Important disclaimer: all the aforementioned applies, of course, only to the cases where the core Agile principles are preserved, honed and cherished. I am by no means advocating getting rid of "inconvenient" core values just because you were unable to make them work.
I can't help but get the impression that the term "Scrumbut" (or "Scrum-but") is mostly used in derogatory sense.
There is a certain aura of "bad smell" when someone is pointed out that their Scrum implementation - or what they so far naively considered to be a one - actually is a "Scrumbut". A filthy half-blood. A mildly contagious poor neighbor with some not so decent bacterial disease. Not to be completely ignored, but to be talked down to, from a safe distance.
"Ah, this is not Scrum, what you're doing. It's Scrumbut!" (= "Get your ways right, and then come back to talk to me")
As a discerning reader would probably have realized by now, I am not a big fan - to say the least - of such an approach.
You see, Agile is all about... Being agile. How shocking, eh?
However beautiful is the concept one is a captive of - he's still a captive.
If you build high fences of dogma (others would say - an ivory tower) around your practice, and wouldn't allow anyone to cross outside - this is not Agile. This is
anti-Agile. Even if inside that guarded perimeter you'll find a perfect implementation of purest of Scrums.

Tasks to complete.
1. According to the Scrumbut passage, in what sense is the term "Scrumbut" mostly used?
2. Continue the Scrumbut passage, picking up right after its final sentence.

Saved entries.
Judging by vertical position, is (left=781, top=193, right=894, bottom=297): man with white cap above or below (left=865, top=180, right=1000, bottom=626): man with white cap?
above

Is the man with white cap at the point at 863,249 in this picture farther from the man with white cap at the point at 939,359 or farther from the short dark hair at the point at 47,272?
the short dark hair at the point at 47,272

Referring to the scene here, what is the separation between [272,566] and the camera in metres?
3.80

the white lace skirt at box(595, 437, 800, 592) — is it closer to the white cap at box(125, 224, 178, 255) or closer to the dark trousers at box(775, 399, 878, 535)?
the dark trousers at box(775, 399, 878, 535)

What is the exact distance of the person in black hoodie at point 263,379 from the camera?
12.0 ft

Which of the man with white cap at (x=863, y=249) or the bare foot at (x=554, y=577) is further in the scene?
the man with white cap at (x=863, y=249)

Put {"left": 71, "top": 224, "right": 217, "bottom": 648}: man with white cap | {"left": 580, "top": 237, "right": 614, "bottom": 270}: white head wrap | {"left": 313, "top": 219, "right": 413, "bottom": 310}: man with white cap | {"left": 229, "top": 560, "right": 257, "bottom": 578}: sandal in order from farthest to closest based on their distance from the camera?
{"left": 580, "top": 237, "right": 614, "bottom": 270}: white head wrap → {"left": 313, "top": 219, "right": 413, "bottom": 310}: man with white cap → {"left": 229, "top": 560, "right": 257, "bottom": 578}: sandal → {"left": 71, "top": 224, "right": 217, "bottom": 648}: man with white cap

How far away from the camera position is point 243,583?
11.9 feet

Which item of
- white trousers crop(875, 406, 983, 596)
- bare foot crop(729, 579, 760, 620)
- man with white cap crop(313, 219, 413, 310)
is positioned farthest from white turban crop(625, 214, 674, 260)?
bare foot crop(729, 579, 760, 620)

Expected results.
1. In a derogatory sense.

2.
Any Agile methodology - be it Scrum, or any of its countless, nameless, and shameless(!) modifications - should be a living being. Constantly changing through retrospective and adaptation.
Because no two organizations, products, projects - or even the same project at two points in time! - are the same. Each one is unique, and the admirable power of Agile is in its ability to adopt to these
real, unique needs.
No "one size fits all", no silver bullets. Take the core principles,
live by them, and build your own methodology.
Just try not to get too attached to it, as you'll have to change it again very soon :-)
Hence I would say: be proud to carry "Scrumbut" on your banners! And beware of anyone clinging to "the pure Scrum".